連載の二回目が特にすごいと思った。これをはじめて読んだ時は、ちょっとクラシックな趣味に方にはしり過ぎているようにも感じたのだけど、あらためて読み直すと、イメージの凝縮力に舌を巻く感じで、谷崎とか、もうそういうレベルなんじゃないかと思った。教科書に載るような小説ではないか、と。
磯崎さんの小説は、基本的にはフレーズの力で成り立っているように思う(ひねりのある息の長いイメージを生むフレーズと、切って捨てる――読者が判断し吟味するより速く強引に懐に押し込んでくる――ような断言の強いアタックをもつフレーズの両者があり、その混在がリズムをつくる)。フレーズとその展開、繰り返し、そして唐突な切断や方向転換で、読者を前のめりに乗っけたり、いなしたりしながら、乗っけたりズラしたりの繰り返しがまた波のようになって、小説の流れに巻き込んでゆく感じがあって、短い単位としてまとまっている場合、上手くいけばキレキレで濃縮されたイメージをもつ、ほぼ完璧みたいな感じのものになるのだけど、その分、小説を長く持続させるのはけっこう難しいところがあったと思う。長くなると、凝縮されすぎていて読む方として息を着くところがなくて疲れてしまうと感じることもある。

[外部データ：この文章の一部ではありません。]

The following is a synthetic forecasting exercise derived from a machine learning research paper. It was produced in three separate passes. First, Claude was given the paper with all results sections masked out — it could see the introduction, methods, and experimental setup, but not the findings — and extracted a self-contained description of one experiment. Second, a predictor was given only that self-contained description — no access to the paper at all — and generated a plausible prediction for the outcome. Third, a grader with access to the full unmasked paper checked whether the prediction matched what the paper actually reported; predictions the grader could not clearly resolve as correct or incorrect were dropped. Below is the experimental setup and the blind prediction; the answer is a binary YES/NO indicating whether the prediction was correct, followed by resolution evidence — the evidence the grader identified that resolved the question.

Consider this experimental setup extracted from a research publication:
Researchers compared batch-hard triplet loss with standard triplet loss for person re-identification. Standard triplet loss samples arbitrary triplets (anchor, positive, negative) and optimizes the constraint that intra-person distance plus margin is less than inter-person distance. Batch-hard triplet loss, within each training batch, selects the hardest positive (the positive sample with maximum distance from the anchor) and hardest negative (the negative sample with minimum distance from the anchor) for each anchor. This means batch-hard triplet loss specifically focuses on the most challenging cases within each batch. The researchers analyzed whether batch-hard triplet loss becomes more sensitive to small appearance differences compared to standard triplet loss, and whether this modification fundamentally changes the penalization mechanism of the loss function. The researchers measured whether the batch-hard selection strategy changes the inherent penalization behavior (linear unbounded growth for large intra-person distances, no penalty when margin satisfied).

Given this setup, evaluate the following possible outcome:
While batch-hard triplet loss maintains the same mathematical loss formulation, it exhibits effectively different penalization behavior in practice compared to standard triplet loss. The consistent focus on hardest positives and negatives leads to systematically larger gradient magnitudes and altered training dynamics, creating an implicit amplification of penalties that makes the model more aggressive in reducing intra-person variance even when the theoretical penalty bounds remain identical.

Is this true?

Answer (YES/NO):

でも、歴史(日本の近代史)に取材することで、持続の根拠をある程度テキストの外に求めることが出来ること(歴史が背景としてあることで、個々のエピソードの背後に共通した「地」があるように予感させ易い、というか)と、あと、歴史的な(ある程度説明的な)記述をすることで密度がやや緩むので上手く緩急がつくということもあって、もともとの磯崎タッチを変えることなく、無理なく長く持続できる、というやり方をあみだしつつある感じがする。おそらくこの感じは、前作『往古来今』の最後のエピソードのところで掴まれたのではないかと思う。将来、それこそガルシア=マルケスみたいな大長編が書けるようになるための力を、じわじわとつけようとしているのではいか、と。